With an endowment of $40.7 billion, Yale University could fund its yearly operating expenses with millions left over, only using the interest on their investments. But without a real incentive to do so, they charge over $80,000 per year and generate tuition revenue exceeding $450 million in the process. Such a predicament isn’t specific to Yale, and it will only become more acute without effective legislative action. However, the current proposed loan forgiveness laws lack such regulations, and fail to address indebtedness.
Loan forgiveness, as proposed, would only encompass writing off current debts. With no provisions on limiting tuition or any mention of future loans, the legislation is, at best, an ineffective band-aid solution. As universities, undeterred by regulators, continue to raise their tuition, future students’ debts will only rise.

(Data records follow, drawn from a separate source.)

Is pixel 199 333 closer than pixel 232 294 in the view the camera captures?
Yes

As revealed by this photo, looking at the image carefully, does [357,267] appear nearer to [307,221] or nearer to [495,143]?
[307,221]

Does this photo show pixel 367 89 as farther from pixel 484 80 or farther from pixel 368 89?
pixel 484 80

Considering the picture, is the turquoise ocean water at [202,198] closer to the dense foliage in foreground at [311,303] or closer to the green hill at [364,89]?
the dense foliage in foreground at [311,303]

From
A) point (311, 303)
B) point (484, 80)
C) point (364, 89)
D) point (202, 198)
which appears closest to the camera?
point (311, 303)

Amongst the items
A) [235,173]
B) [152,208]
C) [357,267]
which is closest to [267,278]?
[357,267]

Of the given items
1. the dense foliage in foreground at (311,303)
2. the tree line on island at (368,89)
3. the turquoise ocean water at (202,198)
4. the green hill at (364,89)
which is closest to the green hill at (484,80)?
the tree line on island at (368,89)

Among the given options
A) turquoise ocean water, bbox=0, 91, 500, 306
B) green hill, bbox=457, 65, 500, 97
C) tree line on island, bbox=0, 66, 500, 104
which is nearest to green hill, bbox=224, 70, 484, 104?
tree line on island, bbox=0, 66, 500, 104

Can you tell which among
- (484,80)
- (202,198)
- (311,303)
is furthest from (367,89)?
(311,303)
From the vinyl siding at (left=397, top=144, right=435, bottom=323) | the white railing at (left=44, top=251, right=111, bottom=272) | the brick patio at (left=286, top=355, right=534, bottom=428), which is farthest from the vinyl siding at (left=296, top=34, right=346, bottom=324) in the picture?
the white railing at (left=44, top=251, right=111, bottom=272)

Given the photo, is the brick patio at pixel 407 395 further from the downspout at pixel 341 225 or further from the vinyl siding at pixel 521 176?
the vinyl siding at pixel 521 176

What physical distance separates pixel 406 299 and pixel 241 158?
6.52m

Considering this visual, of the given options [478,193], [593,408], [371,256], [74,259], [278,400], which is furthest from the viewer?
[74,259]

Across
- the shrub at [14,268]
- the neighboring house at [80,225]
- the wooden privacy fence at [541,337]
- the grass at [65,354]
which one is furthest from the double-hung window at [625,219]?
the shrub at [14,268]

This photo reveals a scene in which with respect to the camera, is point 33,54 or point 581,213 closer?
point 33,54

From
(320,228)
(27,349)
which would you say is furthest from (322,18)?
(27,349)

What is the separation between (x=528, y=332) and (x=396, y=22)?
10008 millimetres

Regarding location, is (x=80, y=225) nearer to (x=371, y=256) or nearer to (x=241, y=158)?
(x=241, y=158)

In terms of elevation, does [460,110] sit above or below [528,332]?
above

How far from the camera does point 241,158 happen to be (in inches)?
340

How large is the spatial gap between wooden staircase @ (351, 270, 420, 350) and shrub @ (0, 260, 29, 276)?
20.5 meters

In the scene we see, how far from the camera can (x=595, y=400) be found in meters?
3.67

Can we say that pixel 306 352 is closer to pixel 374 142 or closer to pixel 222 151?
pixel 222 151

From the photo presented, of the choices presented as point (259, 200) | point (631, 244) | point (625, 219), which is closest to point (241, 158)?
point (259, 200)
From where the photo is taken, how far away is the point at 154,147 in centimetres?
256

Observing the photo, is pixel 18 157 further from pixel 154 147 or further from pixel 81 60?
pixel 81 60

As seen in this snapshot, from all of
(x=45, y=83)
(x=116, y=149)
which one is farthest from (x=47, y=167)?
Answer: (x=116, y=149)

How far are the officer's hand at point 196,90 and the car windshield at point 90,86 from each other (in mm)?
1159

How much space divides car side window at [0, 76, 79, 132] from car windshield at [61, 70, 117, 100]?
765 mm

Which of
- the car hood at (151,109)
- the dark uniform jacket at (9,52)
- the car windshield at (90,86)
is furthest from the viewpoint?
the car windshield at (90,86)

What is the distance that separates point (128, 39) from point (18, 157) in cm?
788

Furthermore, this entire forgiveness program comes at the expense of taxpayers. In the current system, citizens indirectly subsidize the excess of universities by footing the bill for past tuition payments. And unlike the progressive tax structures in the U.S., paying off student loans would disproportionately benefit the upper class. Statistically, as the level of education and accompanying debt rise, so does the average income of the borrower.
In addition, contrary to popular belief, wealthy students are more likely to take out debt to fund their education. Canceling these loans would, therefore, distribute tax revenue to a cause that benefits a highly educated and wealthy subset of the population.
However, the most pressing problem related to loan forgiveness has to do with setting an ethical precedent. Pursuing a college education is ultimately a personal choice, and the accompanying debt one might incur is an individual decision. By making the ramifications of one group’s choice the burden of all, the U.S. government crosses a dangerous ideological line. An inevitable question arises: if the government pays for the debts that one willingly takes on, what other responsibilities can they absolve one of?
This ideological misstep is the biggest slap in the face to taxpayers who made financially prudent decisions when going to college. Whether it is pursuing college in-state or earning scholarships, millions of students give up admission offers to save money and incur less debt. This sacrificial decision can be life-altering and close off valuable opportunities — all in the name of avoiding student loans. For these people, when the government clears the debts of those who decided to take out six-figure loans, a seemingly common-sense act becomes deeply inequitable.
This is not to say that we shouldn’t address the looming student debt crisis. Rather, I am suggesting that we take a nuanced, more long-term approach to a multilateral issue. Instead of only holding the government accountable, we must understand the incentives of universities and cap their tuition accordingly. Most importantly, we must not continue assuming that one person’s decision is the responsibility of all.